My primary interest in these empty space images is creating works which are about what is not there and what is absent, but paintings can have many different layers of meaning, for both the artist and the viewer. ‘Nobody’s Watching’, is aptly titled because it is a painting of empty red theatre seats, but it is also a play on words which has a very personal meaning to me, because of my own experience as an artist working away in obscurity and feeling unseen and unwatched. Creating this painting and naming it, has been both cathartic and therapeutic. 


"It is interesting how creating art can be an exploration into ideas which inspire others but also primarily delve deep into one’s own self.

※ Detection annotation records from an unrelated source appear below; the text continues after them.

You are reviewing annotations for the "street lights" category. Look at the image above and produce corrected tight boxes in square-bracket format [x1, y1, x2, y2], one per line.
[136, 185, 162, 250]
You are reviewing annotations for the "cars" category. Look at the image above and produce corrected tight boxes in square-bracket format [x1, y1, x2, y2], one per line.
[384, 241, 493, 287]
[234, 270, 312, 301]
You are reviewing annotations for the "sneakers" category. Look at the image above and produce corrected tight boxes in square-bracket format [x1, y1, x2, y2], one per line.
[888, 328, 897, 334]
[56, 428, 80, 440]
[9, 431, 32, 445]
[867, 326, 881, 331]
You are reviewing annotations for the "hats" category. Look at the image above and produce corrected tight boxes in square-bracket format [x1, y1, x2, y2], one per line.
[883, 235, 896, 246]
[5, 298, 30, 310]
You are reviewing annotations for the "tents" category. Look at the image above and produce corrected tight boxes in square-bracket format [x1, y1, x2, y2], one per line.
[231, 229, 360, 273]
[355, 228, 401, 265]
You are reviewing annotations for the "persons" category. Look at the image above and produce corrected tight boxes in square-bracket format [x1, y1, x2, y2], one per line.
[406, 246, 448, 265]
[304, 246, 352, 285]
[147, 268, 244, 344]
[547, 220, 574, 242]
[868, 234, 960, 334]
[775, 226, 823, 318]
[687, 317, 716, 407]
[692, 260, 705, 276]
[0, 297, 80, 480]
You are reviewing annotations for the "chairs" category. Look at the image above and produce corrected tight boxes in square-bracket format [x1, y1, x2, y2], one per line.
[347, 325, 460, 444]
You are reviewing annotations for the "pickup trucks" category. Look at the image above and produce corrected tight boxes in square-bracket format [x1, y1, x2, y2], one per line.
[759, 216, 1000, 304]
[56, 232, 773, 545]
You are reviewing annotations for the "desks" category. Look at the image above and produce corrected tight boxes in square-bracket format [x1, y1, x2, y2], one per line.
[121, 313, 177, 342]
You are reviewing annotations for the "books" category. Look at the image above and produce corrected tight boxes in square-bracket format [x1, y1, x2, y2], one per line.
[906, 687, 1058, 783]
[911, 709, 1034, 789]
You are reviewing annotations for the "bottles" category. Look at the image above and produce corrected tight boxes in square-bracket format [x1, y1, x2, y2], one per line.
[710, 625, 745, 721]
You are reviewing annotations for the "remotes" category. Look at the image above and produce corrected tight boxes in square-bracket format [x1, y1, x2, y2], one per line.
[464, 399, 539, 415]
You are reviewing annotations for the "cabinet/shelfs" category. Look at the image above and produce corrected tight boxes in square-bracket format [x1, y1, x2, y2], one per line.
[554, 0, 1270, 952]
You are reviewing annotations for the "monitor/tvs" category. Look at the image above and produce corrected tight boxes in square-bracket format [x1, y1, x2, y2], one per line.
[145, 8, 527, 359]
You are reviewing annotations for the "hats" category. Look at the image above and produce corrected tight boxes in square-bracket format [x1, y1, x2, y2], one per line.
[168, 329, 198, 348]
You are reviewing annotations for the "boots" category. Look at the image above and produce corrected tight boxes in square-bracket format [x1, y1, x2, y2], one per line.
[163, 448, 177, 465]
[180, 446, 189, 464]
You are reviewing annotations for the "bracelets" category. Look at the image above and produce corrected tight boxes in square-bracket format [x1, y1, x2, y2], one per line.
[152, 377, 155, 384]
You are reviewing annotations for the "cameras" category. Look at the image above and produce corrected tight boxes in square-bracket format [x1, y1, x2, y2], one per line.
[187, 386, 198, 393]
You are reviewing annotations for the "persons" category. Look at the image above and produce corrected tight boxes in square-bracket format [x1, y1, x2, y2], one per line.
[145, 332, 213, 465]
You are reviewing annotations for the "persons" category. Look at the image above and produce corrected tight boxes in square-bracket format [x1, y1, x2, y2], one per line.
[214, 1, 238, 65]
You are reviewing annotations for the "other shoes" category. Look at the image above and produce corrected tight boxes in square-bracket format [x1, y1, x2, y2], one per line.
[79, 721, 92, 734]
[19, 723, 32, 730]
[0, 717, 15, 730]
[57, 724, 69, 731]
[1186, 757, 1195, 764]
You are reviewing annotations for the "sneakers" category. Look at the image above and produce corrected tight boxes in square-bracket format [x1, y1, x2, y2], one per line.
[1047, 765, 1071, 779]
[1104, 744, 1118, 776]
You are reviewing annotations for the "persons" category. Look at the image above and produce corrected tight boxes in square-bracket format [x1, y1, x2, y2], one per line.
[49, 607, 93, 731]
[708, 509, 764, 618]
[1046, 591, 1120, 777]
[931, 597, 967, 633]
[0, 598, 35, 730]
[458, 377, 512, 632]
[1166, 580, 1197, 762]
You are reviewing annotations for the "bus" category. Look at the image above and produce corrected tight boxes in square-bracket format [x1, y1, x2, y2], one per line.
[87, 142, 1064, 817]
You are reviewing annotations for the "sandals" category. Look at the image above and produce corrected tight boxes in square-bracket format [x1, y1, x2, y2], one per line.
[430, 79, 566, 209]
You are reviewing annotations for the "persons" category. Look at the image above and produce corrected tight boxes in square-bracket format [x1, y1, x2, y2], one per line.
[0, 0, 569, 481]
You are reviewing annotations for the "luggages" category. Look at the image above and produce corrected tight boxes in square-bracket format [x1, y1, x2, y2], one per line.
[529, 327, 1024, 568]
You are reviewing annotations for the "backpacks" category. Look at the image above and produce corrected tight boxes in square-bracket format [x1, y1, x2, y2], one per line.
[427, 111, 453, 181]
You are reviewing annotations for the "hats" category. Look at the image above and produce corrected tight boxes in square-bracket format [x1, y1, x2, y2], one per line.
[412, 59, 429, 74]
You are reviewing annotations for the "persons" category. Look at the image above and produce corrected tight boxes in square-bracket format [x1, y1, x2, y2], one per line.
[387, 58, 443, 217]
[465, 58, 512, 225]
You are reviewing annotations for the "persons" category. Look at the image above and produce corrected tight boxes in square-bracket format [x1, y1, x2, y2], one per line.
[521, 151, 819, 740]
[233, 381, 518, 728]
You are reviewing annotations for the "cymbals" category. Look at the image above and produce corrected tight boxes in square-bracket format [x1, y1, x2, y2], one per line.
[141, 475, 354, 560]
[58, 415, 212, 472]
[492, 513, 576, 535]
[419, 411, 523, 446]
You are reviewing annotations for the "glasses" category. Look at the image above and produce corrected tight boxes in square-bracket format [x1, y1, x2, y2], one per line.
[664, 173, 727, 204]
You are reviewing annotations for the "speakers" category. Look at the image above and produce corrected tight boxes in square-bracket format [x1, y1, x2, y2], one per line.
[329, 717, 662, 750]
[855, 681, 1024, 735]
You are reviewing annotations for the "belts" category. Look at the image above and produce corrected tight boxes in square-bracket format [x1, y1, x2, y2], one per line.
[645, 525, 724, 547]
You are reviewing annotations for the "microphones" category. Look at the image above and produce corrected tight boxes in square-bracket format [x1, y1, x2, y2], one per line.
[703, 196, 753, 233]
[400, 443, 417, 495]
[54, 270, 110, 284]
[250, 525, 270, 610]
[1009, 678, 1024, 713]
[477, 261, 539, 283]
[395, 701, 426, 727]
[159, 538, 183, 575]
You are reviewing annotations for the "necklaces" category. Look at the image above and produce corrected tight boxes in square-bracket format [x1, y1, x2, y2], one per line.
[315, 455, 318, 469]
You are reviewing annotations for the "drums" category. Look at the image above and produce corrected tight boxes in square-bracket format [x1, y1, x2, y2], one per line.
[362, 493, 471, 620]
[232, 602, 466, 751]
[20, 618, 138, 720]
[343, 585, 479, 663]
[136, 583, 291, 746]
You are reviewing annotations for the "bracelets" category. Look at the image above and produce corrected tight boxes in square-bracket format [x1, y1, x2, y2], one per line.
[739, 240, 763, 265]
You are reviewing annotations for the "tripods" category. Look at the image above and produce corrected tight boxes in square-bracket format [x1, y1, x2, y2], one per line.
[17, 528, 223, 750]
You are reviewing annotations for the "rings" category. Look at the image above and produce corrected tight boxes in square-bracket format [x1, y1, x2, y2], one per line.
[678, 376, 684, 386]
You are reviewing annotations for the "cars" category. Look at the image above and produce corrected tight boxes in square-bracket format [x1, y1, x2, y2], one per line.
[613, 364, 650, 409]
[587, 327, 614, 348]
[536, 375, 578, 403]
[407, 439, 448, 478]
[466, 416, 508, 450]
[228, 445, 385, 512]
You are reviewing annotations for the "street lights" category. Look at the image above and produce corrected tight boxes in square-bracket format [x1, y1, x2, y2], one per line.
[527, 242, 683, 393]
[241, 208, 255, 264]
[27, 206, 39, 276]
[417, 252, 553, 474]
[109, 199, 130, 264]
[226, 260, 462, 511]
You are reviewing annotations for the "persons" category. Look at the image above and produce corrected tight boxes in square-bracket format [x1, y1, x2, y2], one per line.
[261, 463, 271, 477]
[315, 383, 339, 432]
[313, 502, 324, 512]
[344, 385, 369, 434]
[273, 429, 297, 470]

I find the combination of the exchange of ideas and the self discovery a compelling force in my work.”
- Jess Allen, 2022

 

In ArtEdit Magazine, Erin Irwin writes about Jess Allen’s work:

 

“Working from observation, the presence of light and shade feels inevitable” says Cornwall-based painter Jess Allen. “I like this visual game of presence and absence.” 

 

Composing pared-back interior scenes featuring tableaus of silhouettes and shadow, the artist seeks to capture a moment in time without resorting to a conspicuous or distinct narrative. Natural light falls from above onto familiar domestic scenes, where closely cropped views of couches and stacks of books are over layed with shadow figures – indeterminate and unnamed portraits that stand just out of view. Allen does not name these figures, instead hoping that the audience can impute their own experiences and desires on their indistinct forms. By using the interplay of light and shade, the artist elevates her subjects to an archetype or allegory, to be understood by her audience using their personal experiences. Her true subject then is not any one person, but time itself, defined by the angle of the sun and the tilt of the earth’s axis. It is defined by omission, the length and distortion of shadows defining a particular instant which the artist has carefully and attentively recorded using her striking, muted style. Allen’s paintings are quietly compelling, their composition making them feel intimate. By placing light and shade at the centre of her practice, and elevating the consideration of shadows to become the fundamental element of her works, Allen has beautifully personalised the universal experience of time.

 

This is Jess Allen’s second solo show at Blue Shop. As well as having many UK Collectors, she is also building an International reputation with works in Collections in the US, Japan, Europe, Switzerland, China, Japan, Korea, Singapore, UAE, and Bahrain. She has also exhibited in the US, Sweden, and Japan, with forthcoming exhibitions in New York, Shanghai, and Hong Kong. Jess lives in Cornwall with her husband Sculptor Simon Allen.